## YOUR GOAL
Please reproduce every record below word for word, leaving out the pictures.

#### SUPPLIED ENTRIES

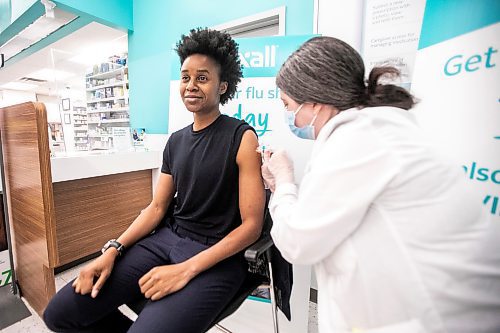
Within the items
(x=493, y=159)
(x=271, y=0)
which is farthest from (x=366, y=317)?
(x=271, y=0)

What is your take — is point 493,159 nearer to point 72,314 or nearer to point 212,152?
point 212,152

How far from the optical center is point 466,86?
0.94 m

########

## THE RESPONSE
Within the items
(x=493, y=159)
(x=271, y=0)
which is farthest from (x=366, y=317)?
(x=271, y=0)

What is your take — is point 493,159 nearer to point 72,314 or nearer to point 212,152?
point 212,152

How far from the optical center is point 466,86?
0.94 m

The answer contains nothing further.